What is expected —
Give the listing again exactly, omitting its images.

Extracted entries —
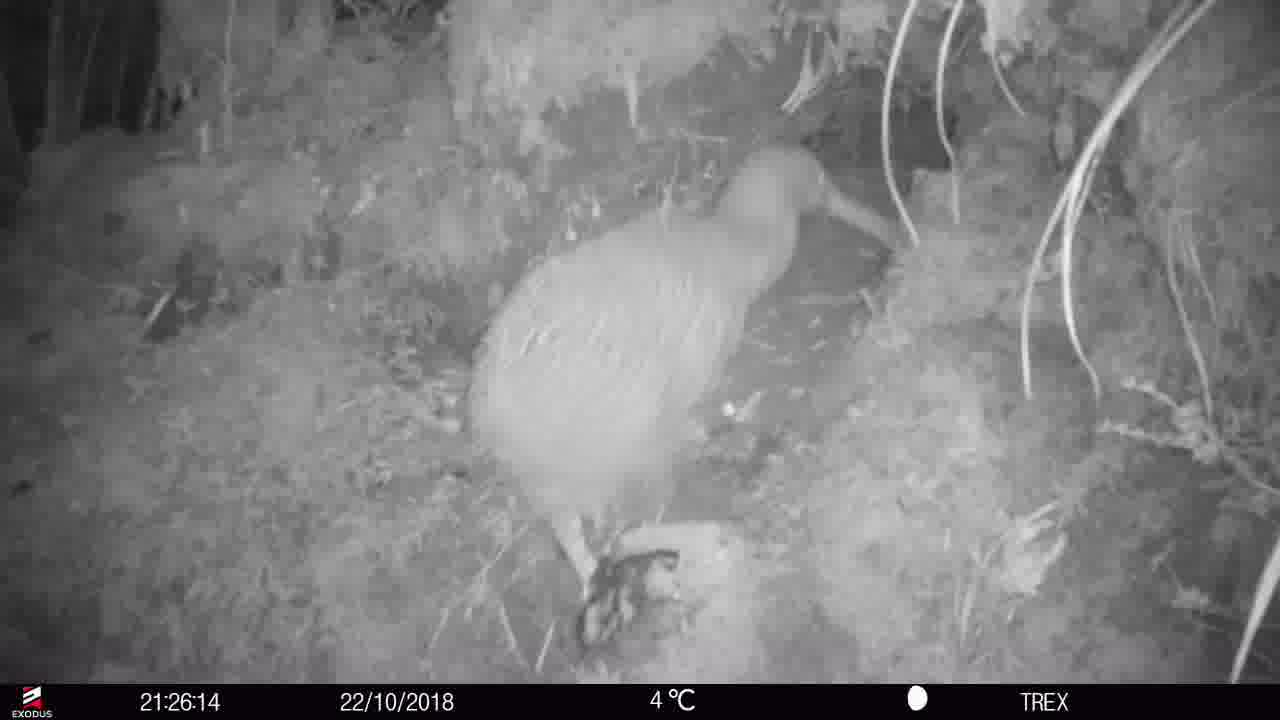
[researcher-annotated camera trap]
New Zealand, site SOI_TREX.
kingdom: Animalia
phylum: Chordata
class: Aves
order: Apterygiformes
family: Apterygidae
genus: Apteryx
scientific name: Apteryx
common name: kiwi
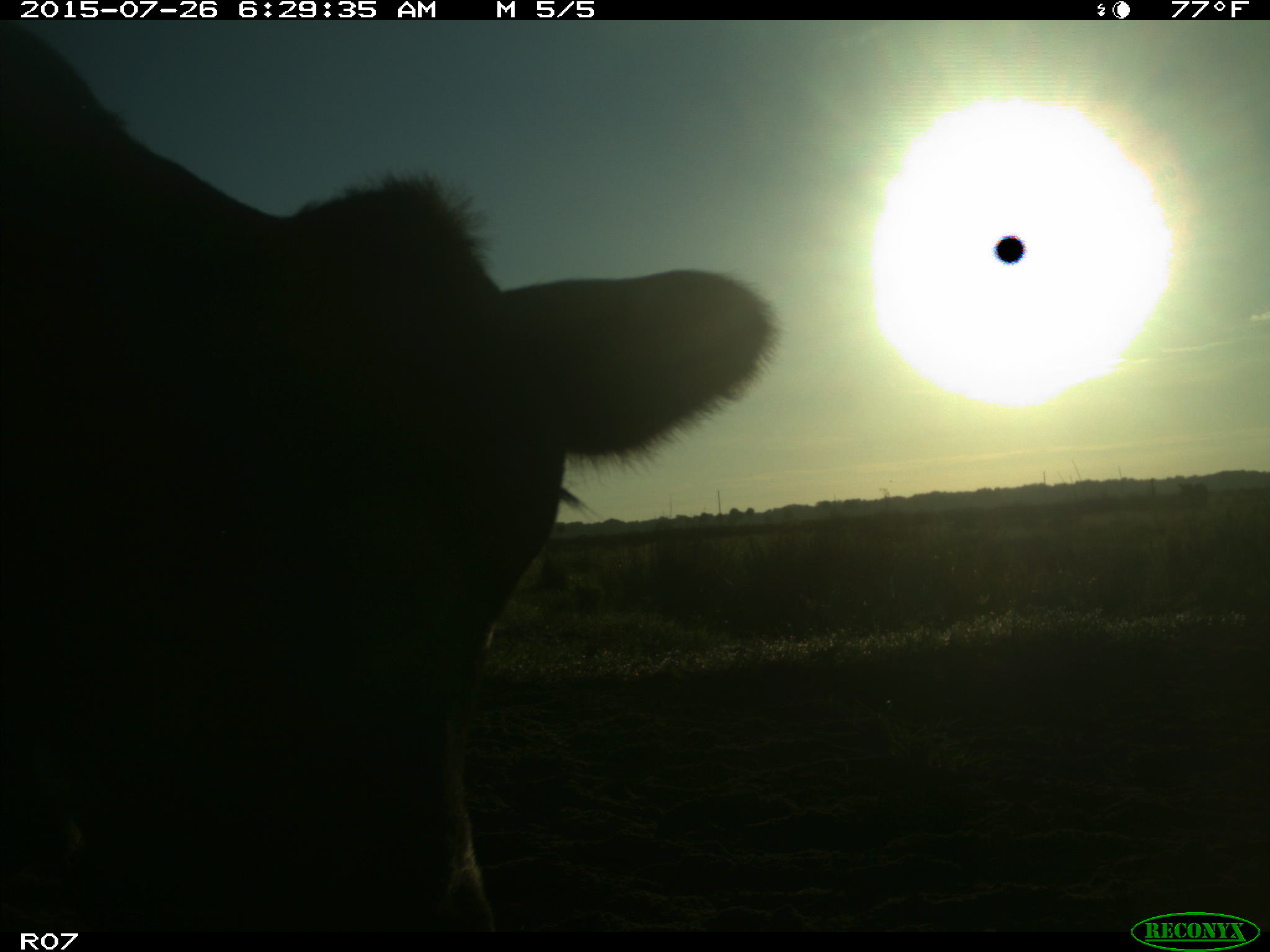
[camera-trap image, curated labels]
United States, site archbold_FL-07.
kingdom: Animalia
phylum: Chordata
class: Mammalia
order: Artiodactyla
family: Bovidae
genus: Bos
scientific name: Bos taurus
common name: domestic cow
Bos taurus (domestic cow).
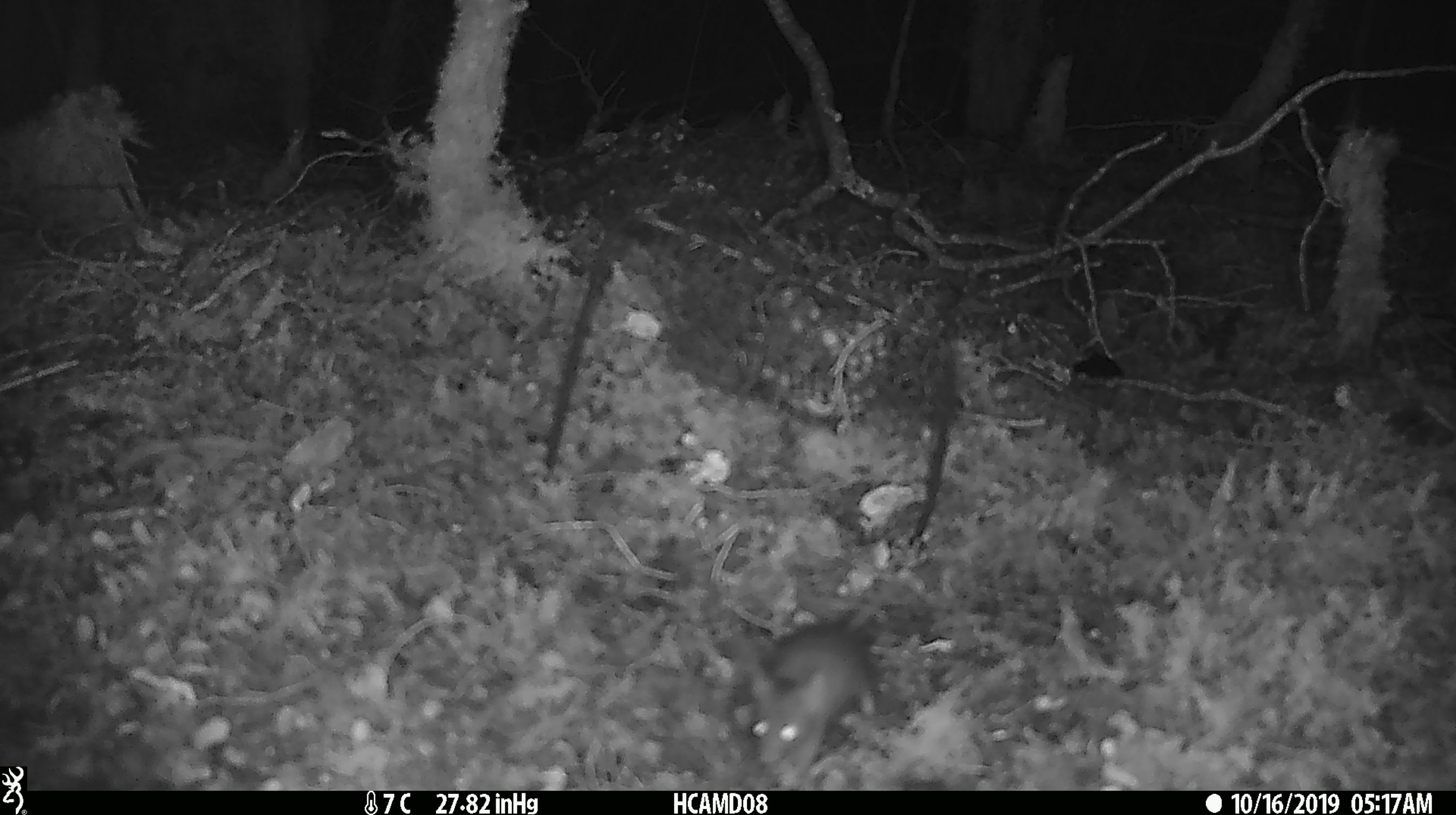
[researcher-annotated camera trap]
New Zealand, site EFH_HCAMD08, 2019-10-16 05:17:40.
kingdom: Animalia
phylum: Chordata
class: Mammalia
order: Rodentia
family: Muridae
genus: Mus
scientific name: Mus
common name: mouse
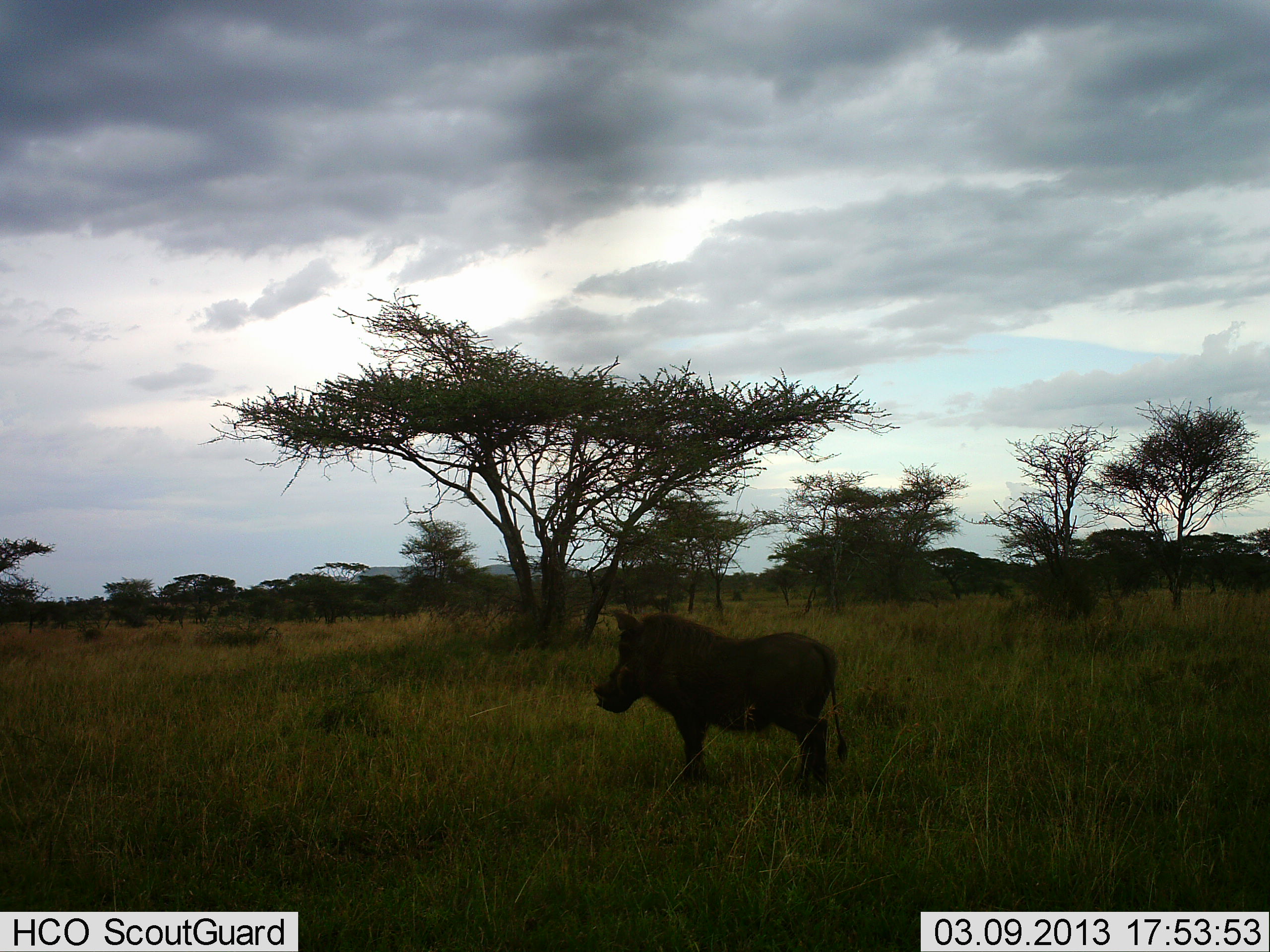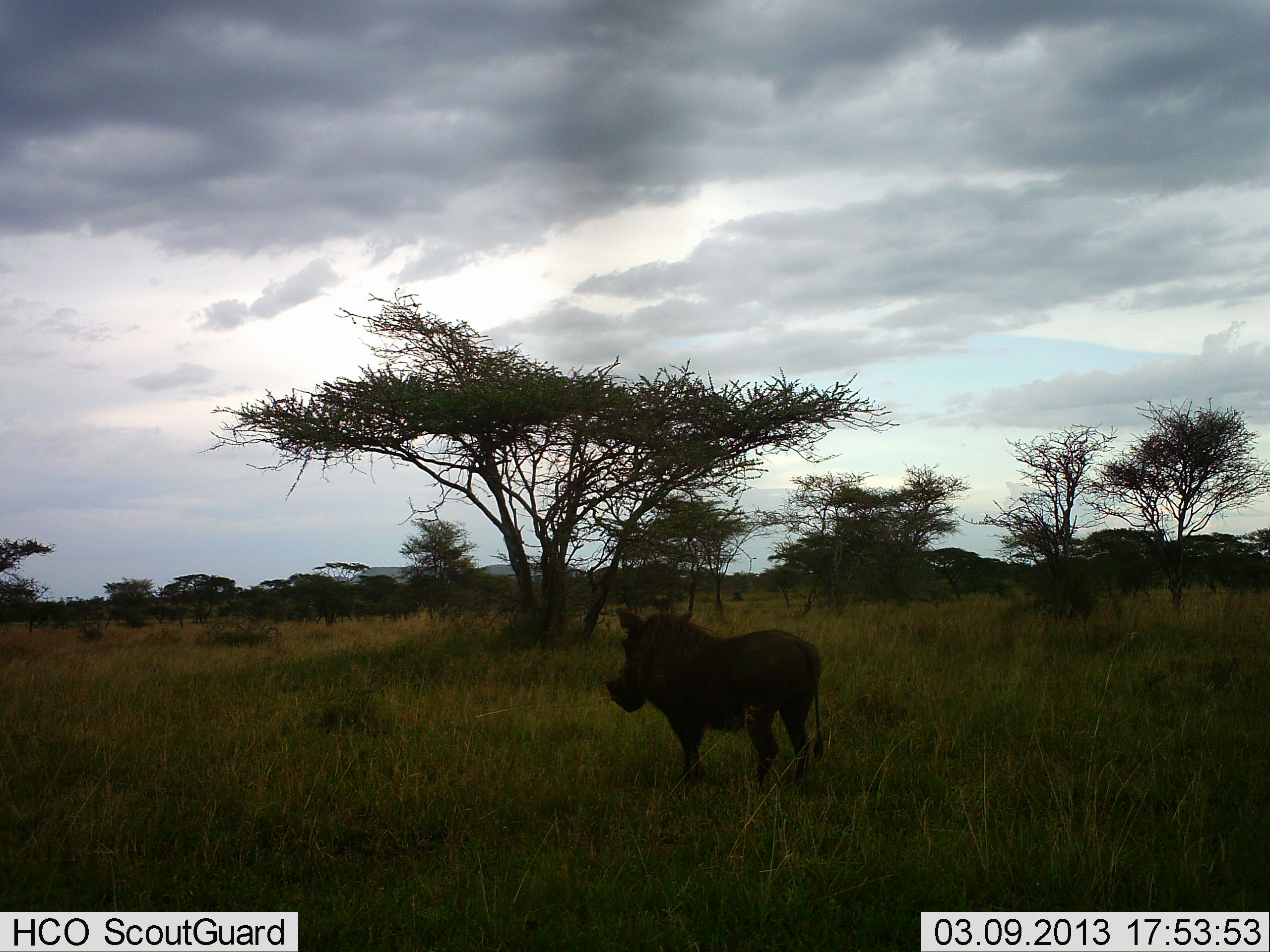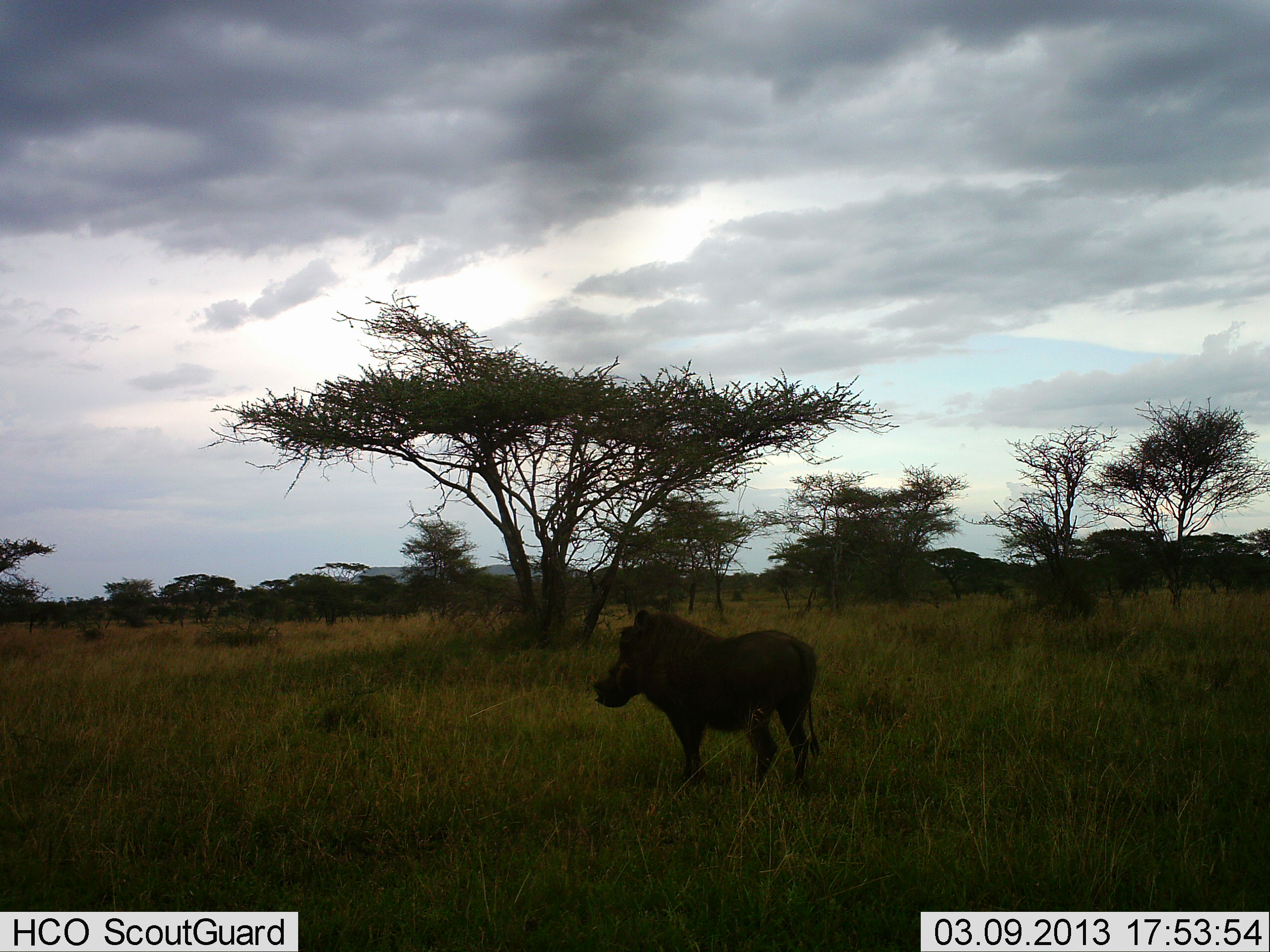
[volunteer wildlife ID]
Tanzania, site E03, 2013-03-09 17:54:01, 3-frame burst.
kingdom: Animalia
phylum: Chordata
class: Mammalia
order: Artiodactyla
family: Suidae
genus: Phacochoerus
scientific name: Phacochoerus africanus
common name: warthog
Warthog (Phacochoerus africanus), count 1. Behavior (volunteer vote fractions): standing 85%, resting 0%, moving 19%, interacting 0%. Young present (vote fraction): 0%. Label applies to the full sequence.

Response to this task —
[researcher-annotated camera trap]
New Zealand, site SOI_TREX.
kingdom: Animalia
phylum: Chordata
class: Aves
order: Apterygiformes
family: Apterygidae
genus: Apteryx
scientific name: Apteryx
common name: kiwi
[camera-trap image, curated labels]
United States, site archbold_FL-07.
kingdom: Animalia
phylum: Chordata
class: Mammalia
order: Artiodactyla
family: Bovidae
genus: Bos
scientific name: Bos taurus
common name: domestic cow
Bos taurus (domestic cow).
[researcher-annotated camera trap]
New Zealand, site EFH_HCAMD08, 2019-10-16 05:17:40.
kingdom: Animalia
phylum: Chordata
class: Mammalia
order: Rodentia
family: Muridae
genus: Mus
scientific name: Mus
common name: mouse
[volunteer wildlife ID]
Tanzania, site E03, 2013-03-09 17:54:01, 3-frame burst.
kingdom: Animalia
phylum: Chordata
class: Mammalia
order: Artiodactyla
family: Suidae
genus: Phacochoerus
scientific name: Phacochoerus africanus
common name: warthog
Warthog (Phacochoerus africanus), count 1. Behavior (volunteer vote fractions): standing 85%, resting 0%, moving 19%, interacting 0%. Young present (vote fraction): 0%. Label applies to the full sequence.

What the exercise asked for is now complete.